Community Column: Racial injustices and the importance of Juneteenth

Special Column

Katie Green, The Plain and Simple Correspondent

Editors Note: Community Columns are meant to provide a space for public figures, members of the public or other public staff to share ideas and opinions. Community Columns are submitted to Valley Sentinel.

We had our own homegrown Juneteenth celebration here in Plain last weekend, in a village known more for its homogeneity than diversity. The party in our neighborhood was ostensibly a birthday party for a one-year-old, but it was charming and inspiring in its inclusion of a wide variety of ages, races, and genders. This was no bacchanal, but what one Gilbert & Sullivan operetta termed “innocent merriment.” Nubile nymphs in scanty swimming apparel and uninhibited young lads, neither group pretending to be anything but kids, partook exuberantly of a long waterslide down a steep hill and there were wading pools for the tots. Oldsters looked on — probably, like me, remembering the larks of their flaming youths. I didn’t overhear anyone talking politics, religion, or philosophy, but in that crowd, while there may well have been a wide range to choose from in contentious categories, the dominant mood was calm and unruffled, good spirit and soul. Possibly the generous potluck and little or no alcohol helped keep friction under wraps, if there was any, and established a feeling of wellbeing and amity. Would that we had the opportunity for many more such gatherings that are joyfully, conspicuously inclusive here, there, and everywhere.

During the afternoon I talked briefly with my brother in the Central Valley of California, an area generally quite conservative, but he was in the midst of a much larger, much noisier Juneteenth gathering sponsored by his city in a park. He and his wife were taking a stint handing out information at a booth representing the local Prostate Cancer Support Group. He told me the turnout was more than twice as large this year as last, a good sign, in his estimation.
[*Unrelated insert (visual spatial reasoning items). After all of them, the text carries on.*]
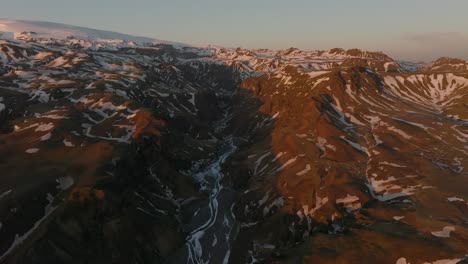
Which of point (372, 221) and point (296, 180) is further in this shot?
point (296, 180)

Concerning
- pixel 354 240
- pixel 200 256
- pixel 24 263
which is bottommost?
pixel 200 256

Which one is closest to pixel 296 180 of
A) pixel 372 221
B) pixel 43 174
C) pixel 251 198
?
pixel 251 198

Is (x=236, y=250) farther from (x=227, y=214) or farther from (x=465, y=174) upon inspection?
(x=465, y=174)

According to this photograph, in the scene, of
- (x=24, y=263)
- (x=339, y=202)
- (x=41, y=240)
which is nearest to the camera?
(x=24, y=263)

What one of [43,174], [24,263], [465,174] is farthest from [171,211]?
[465,174]

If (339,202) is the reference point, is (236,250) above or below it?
below

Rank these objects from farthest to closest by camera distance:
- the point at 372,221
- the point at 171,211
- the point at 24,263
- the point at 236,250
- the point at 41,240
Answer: the point at 171,211 → the point at 236,250 → the point at 372,221 → the point at 41,240 → the point at 24,263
The agricultural workers of his area – Latino, Filipino, Hmong, and a dozen other immigrant groups as well as First Peoples and low income native-born Whites who are capable of – driven to – doing such difficult, often dangerous work– call the Central Valley home. All can relate to Juneteenth as a time to commemorate the throwing off of shackles. They, too, for generations past (and too often in the present) have been swindled by those in charge, who conveniently concluded their workforce was not worthy to be respected, well compensated for their labors with a living wage and safe working conditions, only worthy to be exploited for commercial gain. This sounds like a stereotype, but I personally experienced it when young, gleaning cotton, picking strawberries and other stoop labor row crops.

The process of accepting true assimilation and laying aside ancient enmities is very hard for some, including myself. I am on the list for periodic articles from The Smithsonian archives and I just read one about heroic American individuals, military and civilians, who survived Japanese POW camps and the so-called Bataan Death March during WW II. The amazing, heart-rending stories were applauded by many readers who responded with emotional messages of support and/or by contributing stories of their own. At first the responses were positive in nature, but eventually the conversation degenerated into name calling. Slurs aimed at Asians here, now, and forever, fears expressed by white males that they were being displaced and were now the victims, accusations and counter-accusations of bigotry, etc. Despairing, I closed down the site. I have witnessed this inability to discuss any topic civilly on other social media platforms, as you no doubt have, too. It seems to be in the DNA – think Cain and Abel, the bloodthirsty Greek myths, all the oral and written records going back to Year One. People ganging up on one another from some sense of internal emptiness and projected or real hurt.

My prayer, as Juneteenth becomes a national holiday, is that holding up the injustices of the past that it represents will help us all move forward toward a better, more equitable day for everyone. And lots of innocent merriment.